Winter squash is a good source of complex carbohydrates such as starch, and also fiber.
It is an excellent source of vitamin A, a great source of vitamin C, potassium, dietary fiber and manganese, and a good source of folate, omega 3 fatty acids, vitamin B1 (thiamin), copper, tryptophan, vitamin B6 (pyridoxine), vitamin B3 (niacin) and vitamin B5 (pantothenic acid). It is also a source of niacin, iron and beta carotene. Usually, the darker the skin is, the higher the beta carotene content.

Organic CSA farm winter squash

Recipes –

Delicata Fries ~ from Shari Sirkin

  • 4 delicata squash
  • Olive oil
  • Sea salt
  • Pepper
  • A few Tblspns of your favorite herbs (fresh or dried) minced
  • 2 cloves garlic
  1. Preheat the oven to 450F.
  2. Wash the squash, then cut them in half lengthwise and scoop out the seeds. Cut each half into ½-inch slices. Delicata squash skins are edible! No need to peel.
  3. Place the slices in a large bowl and drizzle with olive oil. Add sea salt, fresh ground pepper, your favorite herbs and garlic. Mix everything together well so that squash pieces are well coated.
  4. Line a baking sheet with parchment paper and place the squash on the sheet in a single layer. Roast for about 30 minutes until tender and slightly browned.
  5. Serve squash warm from the oven with your favorite sauce, or enjoy them plain.

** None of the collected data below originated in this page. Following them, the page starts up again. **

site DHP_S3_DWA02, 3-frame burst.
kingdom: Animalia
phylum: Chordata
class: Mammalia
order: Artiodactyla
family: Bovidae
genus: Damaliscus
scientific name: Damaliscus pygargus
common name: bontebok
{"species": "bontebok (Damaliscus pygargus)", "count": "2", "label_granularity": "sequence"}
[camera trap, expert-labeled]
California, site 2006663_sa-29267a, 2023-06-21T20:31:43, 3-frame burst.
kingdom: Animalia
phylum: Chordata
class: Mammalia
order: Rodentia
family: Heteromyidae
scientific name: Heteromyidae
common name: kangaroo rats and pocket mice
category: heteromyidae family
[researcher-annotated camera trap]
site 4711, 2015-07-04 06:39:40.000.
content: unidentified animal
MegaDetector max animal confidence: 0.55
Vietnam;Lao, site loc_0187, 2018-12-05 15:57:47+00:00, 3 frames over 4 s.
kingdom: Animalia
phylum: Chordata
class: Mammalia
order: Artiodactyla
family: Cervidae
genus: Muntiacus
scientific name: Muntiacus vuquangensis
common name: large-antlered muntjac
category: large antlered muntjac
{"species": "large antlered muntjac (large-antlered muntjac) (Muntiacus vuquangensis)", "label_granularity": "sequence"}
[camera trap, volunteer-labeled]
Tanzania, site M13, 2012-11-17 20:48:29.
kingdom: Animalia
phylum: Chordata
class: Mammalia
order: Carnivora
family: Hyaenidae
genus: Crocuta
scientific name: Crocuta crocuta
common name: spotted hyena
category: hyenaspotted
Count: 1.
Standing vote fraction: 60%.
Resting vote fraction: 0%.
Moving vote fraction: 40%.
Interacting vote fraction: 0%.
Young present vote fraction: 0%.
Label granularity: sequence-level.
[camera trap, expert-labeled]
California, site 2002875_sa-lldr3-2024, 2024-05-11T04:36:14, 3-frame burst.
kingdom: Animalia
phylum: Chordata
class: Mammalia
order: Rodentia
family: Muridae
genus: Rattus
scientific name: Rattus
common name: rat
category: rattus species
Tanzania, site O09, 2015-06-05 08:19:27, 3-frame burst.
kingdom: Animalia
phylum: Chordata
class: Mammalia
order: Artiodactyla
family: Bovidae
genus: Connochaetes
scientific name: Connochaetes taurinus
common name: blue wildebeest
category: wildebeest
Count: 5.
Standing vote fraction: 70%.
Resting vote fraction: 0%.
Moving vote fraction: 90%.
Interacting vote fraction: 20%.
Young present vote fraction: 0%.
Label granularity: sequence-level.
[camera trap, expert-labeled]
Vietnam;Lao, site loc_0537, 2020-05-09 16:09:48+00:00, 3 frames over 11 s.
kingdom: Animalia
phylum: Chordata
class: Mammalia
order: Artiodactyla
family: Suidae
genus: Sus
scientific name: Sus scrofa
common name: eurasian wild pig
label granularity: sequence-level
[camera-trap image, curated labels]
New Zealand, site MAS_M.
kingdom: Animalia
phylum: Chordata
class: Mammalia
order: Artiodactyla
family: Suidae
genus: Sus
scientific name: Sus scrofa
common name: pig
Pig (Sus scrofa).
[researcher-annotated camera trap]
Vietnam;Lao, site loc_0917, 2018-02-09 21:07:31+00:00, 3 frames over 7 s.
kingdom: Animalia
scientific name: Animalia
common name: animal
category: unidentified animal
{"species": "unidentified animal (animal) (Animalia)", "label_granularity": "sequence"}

They are delicious!


Butternut Squash Soup ~  Love Farm Organics

  • 1 peeled butternut squash
  • ½ tsp. allspice
  • 1 tsp. cinnamon
  • 3 chopped shallots
  • 3 cloves garlic chopped
  • 3 tbs. butter or oil
  • 1/2 cup milk or cream
  • 6 cups broth (vegetable or chicken)
  1. Cut peeled squash into quarters and boil until fork-tender. Drain and coat them in butter/oil.
  2. Heat a large pot over medium-high heat. Add butter/oil and the chopped shallots. Salt and cook, stirring occasionally, until the onion is soft, about 3 minutes. Add the garlic and cook about a minute until fragrant.
  3. In a food processor, puree the squash with the oil/butter then transfer to the large saucepan with the garlic and shallots.
  4. Add the broth and mix in spices until well incorporated. Salt to taste. Simmer on low for 10 minutes.
  5. Lastly add the cream. Gently stir until the soup is warmed through.
  6. Serve in bowls. Garnish with fresh cilantro and a dollop of plain yogurt.